The logic flows like this: if the Chinese government allows regular disease outbreaks within their borders that shutoff manufacturing, firms will be forced to diversify their manufacturing to hedge risk. Thus, the Chinese grip on manufacturing will falter, and their economy will stagnate or at least slow.

However, a cursory examination of profit motives reveals how unlikely this is. With how many items are made in China already, co-locating manufacturing provides many benefits. The logistics and management overhead of international production poses an undesirable burden to corporations that seek profit for investors in the short-term, which is to say, almost all of them. Cheap and lax environmental regulations mean China will continue to draw in manufacturing.
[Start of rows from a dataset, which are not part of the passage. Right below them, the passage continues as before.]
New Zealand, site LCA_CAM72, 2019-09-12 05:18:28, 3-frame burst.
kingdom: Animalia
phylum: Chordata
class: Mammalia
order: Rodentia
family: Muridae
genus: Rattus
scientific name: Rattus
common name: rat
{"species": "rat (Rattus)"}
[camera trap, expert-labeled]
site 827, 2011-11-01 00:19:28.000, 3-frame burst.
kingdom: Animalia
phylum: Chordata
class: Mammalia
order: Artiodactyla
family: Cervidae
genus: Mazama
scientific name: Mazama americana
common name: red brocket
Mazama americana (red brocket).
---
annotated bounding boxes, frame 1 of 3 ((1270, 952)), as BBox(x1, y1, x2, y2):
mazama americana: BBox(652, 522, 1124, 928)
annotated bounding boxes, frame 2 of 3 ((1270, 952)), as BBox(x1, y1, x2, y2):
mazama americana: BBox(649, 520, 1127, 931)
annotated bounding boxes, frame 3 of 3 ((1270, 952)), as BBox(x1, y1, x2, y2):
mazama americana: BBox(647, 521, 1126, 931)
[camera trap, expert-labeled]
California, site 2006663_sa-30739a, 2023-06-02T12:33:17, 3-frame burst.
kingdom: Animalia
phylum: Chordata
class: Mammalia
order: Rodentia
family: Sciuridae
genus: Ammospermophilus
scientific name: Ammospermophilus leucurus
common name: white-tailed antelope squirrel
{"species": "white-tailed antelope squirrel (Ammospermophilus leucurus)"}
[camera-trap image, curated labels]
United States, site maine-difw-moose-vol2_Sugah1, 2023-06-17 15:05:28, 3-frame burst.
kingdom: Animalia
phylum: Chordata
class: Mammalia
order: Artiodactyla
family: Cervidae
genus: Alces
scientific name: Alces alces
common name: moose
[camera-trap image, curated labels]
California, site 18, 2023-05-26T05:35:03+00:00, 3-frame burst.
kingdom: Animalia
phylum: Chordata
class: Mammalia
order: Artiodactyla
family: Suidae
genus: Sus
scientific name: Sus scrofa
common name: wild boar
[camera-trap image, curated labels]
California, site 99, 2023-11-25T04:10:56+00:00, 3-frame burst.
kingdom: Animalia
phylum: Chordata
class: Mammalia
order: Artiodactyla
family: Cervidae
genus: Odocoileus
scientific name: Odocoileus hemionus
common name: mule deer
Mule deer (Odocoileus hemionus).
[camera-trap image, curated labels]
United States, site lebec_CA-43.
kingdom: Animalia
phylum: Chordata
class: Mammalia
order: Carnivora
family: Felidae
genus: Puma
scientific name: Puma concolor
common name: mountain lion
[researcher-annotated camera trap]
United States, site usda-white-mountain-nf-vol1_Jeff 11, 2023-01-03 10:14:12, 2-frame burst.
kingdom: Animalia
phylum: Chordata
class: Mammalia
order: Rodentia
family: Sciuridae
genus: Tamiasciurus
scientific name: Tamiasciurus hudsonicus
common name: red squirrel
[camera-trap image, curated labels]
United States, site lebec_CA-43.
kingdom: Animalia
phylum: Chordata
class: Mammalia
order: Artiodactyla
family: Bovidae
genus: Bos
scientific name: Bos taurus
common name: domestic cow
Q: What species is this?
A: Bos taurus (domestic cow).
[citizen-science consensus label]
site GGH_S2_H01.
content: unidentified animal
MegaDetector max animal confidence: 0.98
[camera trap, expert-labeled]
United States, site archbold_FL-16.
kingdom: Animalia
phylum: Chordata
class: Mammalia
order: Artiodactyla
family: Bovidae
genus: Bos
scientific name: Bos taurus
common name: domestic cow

While China is facing economic compression right now, amid demand slumps, in the long term, the opposite is true: China likely stands to gain from the economic crisis.

As nations grow wealthier, they generally follow the same pattern: agriculture, industrialization, manufacturing, and then finally a knowledge/service economy, with wages and standards-of-living generally rising through the process. Between manufacturing and the knowledge economy lies the theorized middle income trap[1], where wages have risen to where international manufacturing is unprofitable, but the workforce is generally untrained for a knowledge economy, causing stagnation. Evidence of this already exists in China: before COVID-19, the same construction workhorses that built a hospital in ten days were building ghost towns[3]. Production had outpaced domestic demand.

As economic growth slows, nations generally turn to international markets to obtain better returns, as we have explored in class. Owning key foreign assets can also help a slowing economic power maintain geopolitical influence. US firms accomplish this with foreign investment, owning portions of key foreign businesses and exacting influence via this ownership.

China does things slightly differently. Often, rather than investing in foreign projects in emerging economies, they offer loans. It’s no harm to them: they are sitting on loads of Chinese currency, and that money comes back into China when it’s used to pay Chinese construction firms to complete infrastructure projects, as is often stipulated directly in the loan contract. Those same firms that were otherwise building ghost towns. Some estimates have China owning billions of African debt, often a significant portion of countries’ GDP[4].

Debt to China creates Chinese influence. China could call back the debt and possibly foreclose on the infrastructure their loan developed, granting them ownership of infrastructure. In 2019, rumors circulated of them taking control of a key port in Kenya[5]. The mere threat of this creates submission to Chinese interests in emerging economies. This is called a “debt trap”[6].

You know what else often leads to the inability of countries to pay off foreign debt, resulting in the foreclosure of key infrastructure and deeper debt dependence? A global economic crisis. Like the one we’re in right now.


[1] https://journals.sagepub.com/doi/pdf/10.1177/097491011100300302
[2] https://www.scmp.com/comment/opinion/article/3036589/china-likely-avoid-middle-income-trap-investors-should-beware
[3] https://outline.com/hHtW4r (original: https://www.wsj.com/articles/chinas-ghost-towns-haunt-its-economy-1529076819)
[4] https://www.trtworld.com/africa/how-china-s-debt-trap-diplomacy-works-and-what-it-means-32133
[5] http://www.rfi.fr/en/africa/20190114-kenya-mombasa-port-china-debt-default
[6] https://qz.com/1497584/how-chinas-debt-trap-diplomacy-came-under-siege-in-2018/

1 comment:

  1. This is a very interesting perspective. I like how you mentioned China being different than other countries by not investing in foreign countries but rather handing out loans. One thing that you didn't mention, and I'm not so sure how it fits in with all of this, is how China's labor price is increasing. With the population becoming more and more wealthy, won't China and other countries eventually move manufacturing to poorer countries with a large population and cheap labor force: such as Africa, Mexico, and India?